*** Source passage

Judge: Jon R. Takasugi, Case: 20STCV35873, Date: 2023-02-28 Tentative Ruling
Case Number: 20STCV35873 Hearing Date: February 28, 2023 Dept: 17
Superior Court of California
County of Los Angeles
DEPARTMENT
17
TENTATIVE RULING
|
ARMINE GALOYAN, et al.
vs. WAWANESA GENERAL
INSURANCE COMPANY |
Case
No.: 20STCV35873 Hearing Date: February 28, 2023 |
Defendant’s
motion for summary judgment is GRANTED.
On
9/18/2020, Plaintiffs Armien Galoyan and Zaven Simonyan (collectively,
Plaintiffs) filed suit against Wawanesa General Insurance Company (Defendant),
alleging: (1) breach of contract; and (2) breach of the implied covenant of
good faith and fair dealing.
Now,
Defendant moves for summary judgment, or, summary adjudication in the
alternative, of Plaintiff’s Complaint.
Evidentiary Objections
In
light of the ruling, the Court does not rule on the submitted evidentiary
objections. (CCP § 437c, sud. (q).)
Discussion
Defendant
argues that Plaintiffs cannot state a claim because the policy excludes
coverage when an insured makes a “material misrepresentation,” and requires an
insured’s full cooperation before filing a lawsuit.

******
*** Information provided

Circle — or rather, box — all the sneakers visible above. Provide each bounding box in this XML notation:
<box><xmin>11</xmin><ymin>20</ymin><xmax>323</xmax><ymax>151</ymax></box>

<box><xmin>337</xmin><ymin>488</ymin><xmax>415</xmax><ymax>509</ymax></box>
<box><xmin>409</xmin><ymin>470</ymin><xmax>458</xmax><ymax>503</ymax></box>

******

Tasks to perform:
• A. Duplicate the part of the tentative ruling that opens with the words containing "vs. WAWANESA GENERAL" and closes with "and fair dealing.".
• B. List every person and company the tentative ruling names as a party to the suit, spelled as in the sentence that begins "On 9/18/2020".

Set of answers:
• A.
vs. WAWANESA GENERAL
INSURANCE COMPANY |
Case
No.: 20STCV35873 Hearing Date: February 28, 2023 |
Defendant’s
motion for summary judgment is GRANTED.
On
9/18/2020, Plaintiffs Armien Galoyan and Zaven Simonyan (collectively,
Plaintiffs) filed suit against Wawanesa General Insurance Company (Defendant),
alleging: (1) breach of contract; and (2) breach of the implied covenant of
good faith and fair dealing.

• B.
- Armien Galoyan
- Zaven Simonyan
- Wawanesa General Insurance Company